[TESTO ESTRATTO]
La fiaccola dell'anarchia contro il buio comunista

In un volume gli articoli che l'intellettuale libertario, socialista e soprattutto democratico scrisse per il Giornale di Montanelli. Dal '77 all'83 con la rubrica Le parole e la loro storia spiegò la politica di un secolo

La fiaccola dell'anarchia contro il buio comunista

Al compromesso storico degli anni Settanta in Italia - l’insano abbraccio fra la Dc e il Pci - va certamente riconosciuto il «merito» di aver favorito l’incontro culturale fra lo storico Pier Carlo Masini e il giornalista Indro Montanelli. Un sodalizio del tutto originale, data l’identità politico-ideologica dei due personaggi: il primo, Masini, ex anarchico approdato su posizioni socialiste-libertarie, il secondo, Montanelli, principe del giornalismo italiano ed esponente di spicco dell’intellettualità liberal-conservatrice.
[/TESTO ESTRATTO]
[SEZIONE DATI]
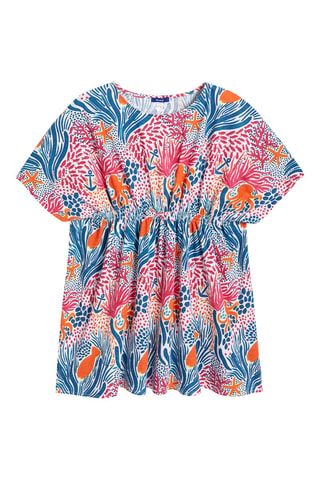Vestido - Azul marino y fucsia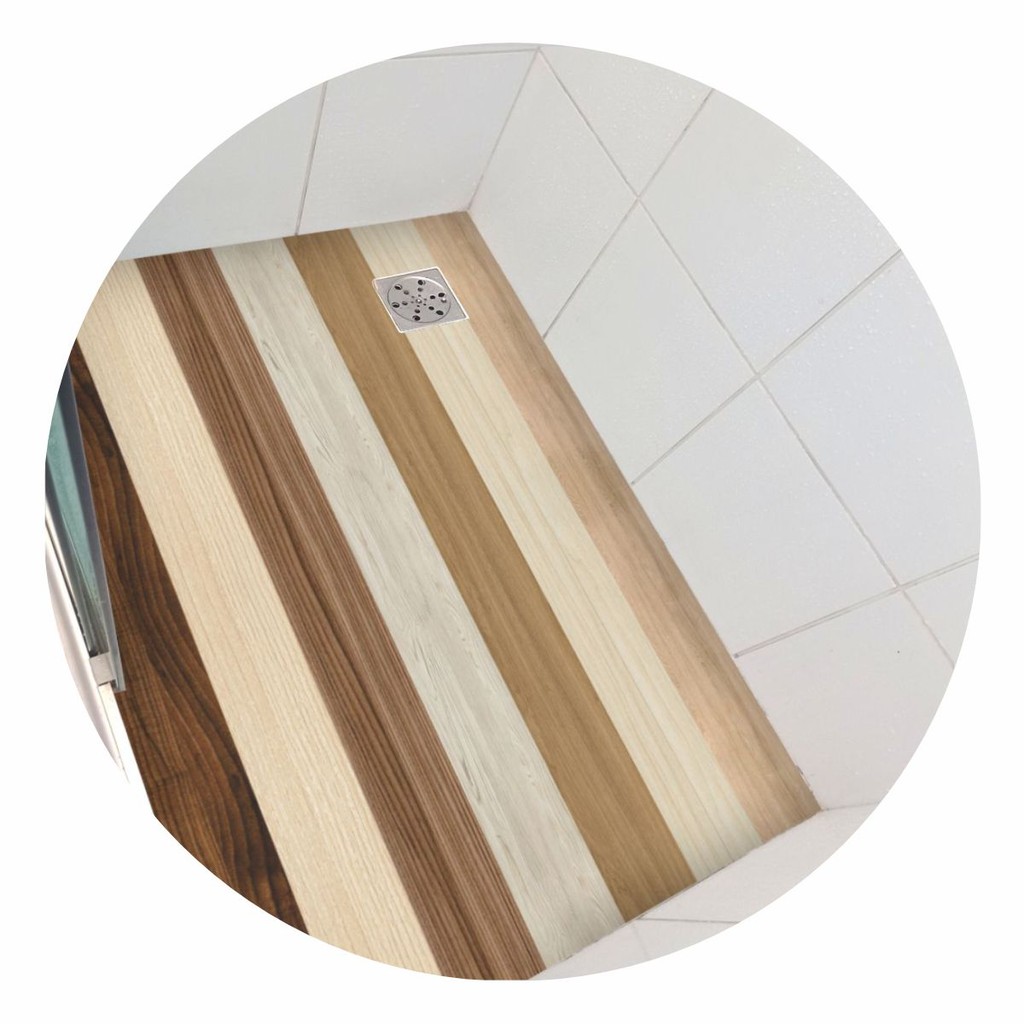 Piso vinil antiderrapante para Banheiro e box Madeira Mix - 1,20 x 0,80m+ Kit Instalação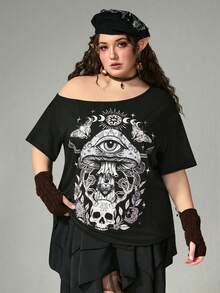 ROMWE Goth Plus Size Distressed Mushroom Skull Print Single Shoulder T-Shirt - Black - View 1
[/SEZIONE DATI]
§ DESCRIZIONE ESERCIZIO
Secondo l'articolo su Masini e Montanelli, su quali posizioni era approdato l'ex anarchico Pier Carlo Masini? L'elenco non ha nulla a che vedere con l'articolo.

§ SOLUZIONE ESERCIZIO
Su posizioni socialiste-libertarie.